It is funny existence, one I still struggle with. And that is where the true brilliance of The Taken resides. In every moment that Alex exists on the page, Pinborough describes the existence just as it feels to live it. All that Alex feels and believes are the same ones I have grown into living in that existence. As Pinborough wrote, "Unmeant to be." And it is that visceral and emotional truth few understand that not only drives Alex through the plot, but also is essential to story itself. Because this in not just any ghost story. What Pinborough does is use the ghost story to tell a secondary story: the creation of the ghost story.
As I said before, the ghost story will be called "classic" because it it makes us face that ultimate fear of death. The Taken takes us on Alex's journey towards death and on that journey, Pinborough shows doesn't just make use face death and the afterlife, but experience it without having to die ourselves. In Alex, she recreates the first ghost of the horror genre, and possibly of humanity. With The Taken, she records the first ghost story for every generation after her to read and experience. Sarah Pinborough accomplishes the goal of every writer of the horror genre: Make us face our greatest fear and help us learn not to be afraid.

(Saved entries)
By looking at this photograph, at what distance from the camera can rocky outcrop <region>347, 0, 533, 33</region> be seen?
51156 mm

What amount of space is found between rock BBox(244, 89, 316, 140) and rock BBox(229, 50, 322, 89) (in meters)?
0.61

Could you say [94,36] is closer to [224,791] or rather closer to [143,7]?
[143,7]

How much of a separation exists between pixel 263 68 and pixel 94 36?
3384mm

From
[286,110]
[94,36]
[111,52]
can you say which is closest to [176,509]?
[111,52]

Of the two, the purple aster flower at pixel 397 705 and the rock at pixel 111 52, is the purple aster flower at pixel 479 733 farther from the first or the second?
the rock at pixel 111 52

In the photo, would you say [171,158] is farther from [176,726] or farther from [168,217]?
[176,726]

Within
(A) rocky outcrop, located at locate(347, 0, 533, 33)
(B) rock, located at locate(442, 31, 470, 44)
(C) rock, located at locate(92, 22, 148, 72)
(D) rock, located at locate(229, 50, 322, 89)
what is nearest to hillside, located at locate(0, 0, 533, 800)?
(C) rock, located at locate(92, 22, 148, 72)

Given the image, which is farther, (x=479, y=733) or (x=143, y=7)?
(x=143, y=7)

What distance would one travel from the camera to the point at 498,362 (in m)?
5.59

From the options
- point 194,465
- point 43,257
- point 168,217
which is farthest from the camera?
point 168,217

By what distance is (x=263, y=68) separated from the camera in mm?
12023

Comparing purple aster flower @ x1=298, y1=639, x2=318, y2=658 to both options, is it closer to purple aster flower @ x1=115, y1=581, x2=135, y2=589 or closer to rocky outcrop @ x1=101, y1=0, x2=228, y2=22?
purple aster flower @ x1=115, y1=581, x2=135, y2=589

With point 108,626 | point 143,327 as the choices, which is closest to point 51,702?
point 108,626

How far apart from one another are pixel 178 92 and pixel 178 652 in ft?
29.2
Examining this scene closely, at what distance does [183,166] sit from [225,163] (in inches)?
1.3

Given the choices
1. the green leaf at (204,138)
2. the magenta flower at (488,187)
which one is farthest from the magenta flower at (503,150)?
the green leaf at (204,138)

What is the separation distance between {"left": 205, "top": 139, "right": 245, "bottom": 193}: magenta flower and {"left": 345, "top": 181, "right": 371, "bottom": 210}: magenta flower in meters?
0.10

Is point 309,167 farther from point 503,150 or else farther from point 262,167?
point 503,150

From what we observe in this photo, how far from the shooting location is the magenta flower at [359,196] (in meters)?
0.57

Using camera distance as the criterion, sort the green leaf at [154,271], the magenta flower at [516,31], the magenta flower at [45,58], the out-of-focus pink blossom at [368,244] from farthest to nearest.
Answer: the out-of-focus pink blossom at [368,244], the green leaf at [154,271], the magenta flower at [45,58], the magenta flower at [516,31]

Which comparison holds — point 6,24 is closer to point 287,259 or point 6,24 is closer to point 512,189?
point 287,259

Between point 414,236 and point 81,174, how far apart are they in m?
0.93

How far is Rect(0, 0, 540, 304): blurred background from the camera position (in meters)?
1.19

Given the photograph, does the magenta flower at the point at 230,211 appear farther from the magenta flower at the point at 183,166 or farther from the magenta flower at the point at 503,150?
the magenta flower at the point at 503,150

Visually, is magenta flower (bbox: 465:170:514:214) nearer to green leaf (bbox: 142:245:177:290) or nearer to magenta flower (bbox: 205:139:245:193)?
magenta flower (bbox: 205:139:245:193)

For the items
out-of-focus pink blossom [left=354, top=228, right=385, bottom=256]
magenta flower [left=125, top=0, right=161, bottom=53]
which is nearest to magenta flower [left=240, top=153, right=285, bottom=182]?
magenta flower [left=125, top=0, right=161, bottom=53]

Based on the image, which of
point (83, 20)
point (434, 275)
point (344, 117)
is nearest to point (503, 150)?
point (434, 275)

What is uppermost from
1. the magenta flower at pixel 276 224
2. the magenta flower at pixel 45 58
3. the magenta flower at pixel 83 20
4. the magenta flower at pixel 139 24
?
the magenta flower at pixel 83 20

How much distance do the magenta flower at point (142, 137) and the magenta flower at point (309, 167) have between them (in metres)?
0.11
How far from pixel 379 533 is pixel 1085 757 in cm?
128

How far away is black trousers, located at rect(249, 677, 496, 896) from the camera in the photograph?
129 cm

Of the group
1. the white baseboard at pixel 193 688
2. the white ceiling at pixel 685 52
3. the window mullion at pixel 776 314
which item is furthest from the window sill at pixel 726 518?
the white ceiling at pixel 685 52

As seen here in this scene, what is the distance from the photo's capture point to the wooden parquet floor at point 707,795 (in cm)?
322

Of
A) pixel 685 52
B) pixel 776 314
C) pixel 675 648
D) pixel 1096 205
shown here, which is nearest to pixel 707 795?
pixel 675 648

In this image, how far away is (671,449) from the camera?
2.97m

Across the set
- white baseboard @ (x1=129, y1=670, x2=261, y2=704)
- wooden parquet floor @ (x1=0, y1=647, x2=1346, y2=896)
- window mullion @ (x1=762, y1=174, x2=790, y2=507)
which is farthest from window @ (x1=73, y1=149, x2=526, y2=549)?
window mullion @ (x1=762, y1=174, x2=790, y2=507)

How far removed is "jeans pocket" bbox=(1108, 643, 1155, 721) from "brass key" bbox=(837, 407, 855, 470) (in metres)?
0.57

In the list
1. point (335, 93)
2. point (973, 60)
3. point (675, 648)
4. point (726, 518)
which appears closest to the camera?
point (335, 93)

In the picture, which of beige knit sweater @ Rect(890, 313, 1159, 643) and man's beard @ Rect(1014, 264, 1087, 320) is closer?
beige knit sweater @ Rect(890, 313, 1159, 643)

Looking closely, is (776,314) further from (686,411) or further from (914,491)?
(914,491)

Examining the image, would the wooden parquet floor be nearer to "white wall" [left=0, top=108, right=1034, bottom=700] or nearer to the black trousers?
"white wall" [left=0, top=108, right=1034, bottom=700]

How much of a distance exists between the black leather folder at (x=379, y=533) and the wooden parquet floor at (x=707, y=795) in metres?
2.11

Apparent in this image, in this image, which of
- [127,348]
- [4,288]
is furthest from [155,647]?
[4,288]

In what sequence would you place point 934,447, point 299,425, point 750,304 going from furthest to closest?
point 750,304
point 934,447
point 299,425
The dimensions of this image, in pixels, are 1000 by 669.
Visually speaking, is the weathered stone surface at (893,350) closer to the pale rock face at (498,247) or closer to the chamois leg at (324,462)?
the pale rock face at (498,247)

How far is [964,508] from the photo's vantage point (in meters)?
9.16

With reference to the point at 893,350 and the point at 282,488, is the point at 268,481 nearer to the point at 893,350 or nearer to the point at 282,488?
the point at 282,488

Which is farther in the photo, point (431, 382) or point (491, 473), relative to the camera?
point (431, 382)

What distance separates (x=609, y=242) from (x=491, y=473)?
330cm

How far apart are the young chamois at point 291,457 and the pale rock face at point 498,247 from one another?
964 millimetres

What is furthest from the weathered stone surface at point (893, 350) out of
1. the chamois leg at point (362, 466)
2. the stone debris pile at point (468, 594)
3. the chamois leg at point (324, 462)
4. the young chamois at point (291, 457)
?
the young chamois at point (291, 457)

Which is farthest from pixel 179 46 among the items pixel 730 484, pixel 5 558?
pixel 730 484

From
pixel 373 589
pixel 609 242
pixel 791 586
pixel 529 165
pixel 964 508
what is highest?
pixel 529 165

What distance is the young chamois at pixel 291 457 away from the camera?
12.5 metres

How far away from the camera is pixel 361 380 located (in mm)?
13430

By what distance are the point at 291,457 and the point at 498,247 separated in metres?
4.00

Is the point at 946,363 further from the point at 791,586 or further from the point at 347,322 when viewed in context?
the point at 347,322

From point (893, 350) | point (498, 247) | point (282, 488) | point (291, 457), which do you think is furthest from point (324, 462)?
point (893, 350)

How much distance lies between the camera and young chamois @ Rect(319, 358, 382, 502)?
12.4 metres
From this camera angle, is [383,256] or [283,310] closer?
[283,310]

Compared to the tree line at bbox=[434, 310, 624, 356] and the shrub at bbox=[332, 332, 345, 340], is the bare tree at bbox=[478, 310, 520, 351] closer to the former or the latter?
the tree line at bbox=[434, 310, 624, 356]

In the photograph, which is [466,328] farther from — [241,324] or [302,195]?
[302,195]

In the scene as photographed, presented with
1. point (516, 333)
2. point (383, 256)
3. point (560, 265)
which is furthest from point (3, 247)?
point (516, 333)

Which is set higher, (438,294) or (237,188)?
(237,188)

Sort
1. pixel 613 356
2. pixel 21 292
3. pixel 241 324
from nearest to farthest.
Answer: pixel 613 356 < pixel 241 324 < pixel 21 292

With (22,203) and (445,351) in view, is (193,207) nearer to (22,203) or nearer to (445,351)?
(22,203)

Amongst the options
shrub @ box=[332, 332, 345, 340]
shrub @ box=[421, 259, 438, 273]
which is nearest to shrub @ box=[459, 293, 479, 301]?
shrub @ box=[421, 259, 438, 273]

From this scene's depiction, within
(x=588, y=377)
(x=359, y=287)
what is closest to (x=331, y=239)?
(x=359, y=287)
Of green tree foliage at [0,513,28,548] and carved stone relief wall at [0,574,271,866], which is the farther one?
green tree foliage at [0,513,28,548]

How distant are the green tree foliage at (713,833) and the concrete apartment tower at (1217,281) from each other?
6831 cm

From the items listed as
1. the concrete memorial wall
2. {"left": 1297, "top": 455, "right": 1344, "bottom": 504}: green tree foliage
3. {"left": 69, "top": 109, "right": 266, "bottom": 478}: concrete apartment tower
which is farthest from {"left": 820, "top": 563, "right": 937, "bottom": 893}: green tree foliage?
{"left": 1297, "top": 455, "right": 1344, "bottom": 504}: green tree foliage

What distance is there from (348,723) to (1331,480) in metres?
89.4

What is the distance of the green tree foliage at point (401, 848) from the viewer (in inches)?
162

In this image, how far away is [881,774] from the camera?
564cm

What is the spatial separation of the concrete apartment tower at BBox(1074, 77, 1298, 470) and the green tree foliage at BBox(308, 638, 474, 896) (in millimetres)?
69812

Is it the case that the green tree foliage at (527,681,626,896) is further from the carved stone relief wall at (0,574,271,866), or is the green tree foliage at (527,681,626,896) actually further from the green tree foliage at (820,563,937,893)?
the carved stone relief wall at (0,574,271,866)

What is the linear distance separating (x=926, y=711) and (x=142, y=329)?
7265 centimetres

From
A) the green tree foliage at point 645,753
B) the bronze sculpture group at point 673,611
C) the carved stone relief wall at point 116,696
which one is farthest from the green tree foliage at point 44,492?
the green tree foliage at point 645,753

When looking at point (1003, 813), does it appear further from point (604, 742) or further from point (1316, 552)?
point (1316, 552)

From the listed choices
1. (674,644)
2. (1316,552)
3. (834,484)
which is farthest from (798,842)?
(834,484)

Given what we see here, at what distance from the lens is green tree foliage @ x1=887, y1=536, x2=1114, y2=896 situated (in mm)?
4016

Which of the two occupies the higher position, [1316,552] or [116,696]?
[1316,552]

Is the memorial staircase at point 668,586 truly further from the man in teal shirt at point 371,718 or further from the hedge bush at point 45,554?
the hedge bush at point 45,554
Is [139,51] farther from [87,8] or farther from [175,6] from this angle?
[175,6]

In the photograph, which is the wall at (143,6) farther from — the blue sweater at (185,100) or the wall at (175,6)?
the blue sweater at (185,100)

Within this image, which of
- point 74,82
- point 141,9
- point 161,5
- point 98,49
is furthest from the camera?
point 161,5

Apply what you read:
(1) In the review of The Taken, what goal of every horror writer does Sarah Pinborough accomplish?
(2) Continue the review of The Taken after its final sentence.

Results:
(1) She makes us face our greatest fear and helps us learn not to be afraid.

(2)
At the end of the story, Alex is able to help children who have been lost in the "in between" world of not alive or not dead find their eternal peace, to no be afraid to die. As a person who knows his time is shorter than everyone he knows, by everything from years to days, that is a fear that no matter how much you fight against, you never defeat. It no matter how much you beat it back, there is always a small molecule of it left, waiting to propagate and attack you when you least expect it. I have always envied those that can believe in a religion so much that death, while still a fearful time, has a joyous purpose in the end. But now I sort of understand it now, because The Taken, and to an extent Sarah Pinborough herself, have become Alex at the end of the book for me. I know that someone understands what I live with and this story has taken some of that fear away for me and for once I can say the words that Alex says in the middle of the story, "I'm alive. Here and now, I'm alive and that's all that matters."
For that I will be eternally grateful I read this book and to Sarah Pinborough for writing it.
This book is an exmplar of horror. Read it. Live in the story. Learn what horror truly is because you won't find many examples as pure as this.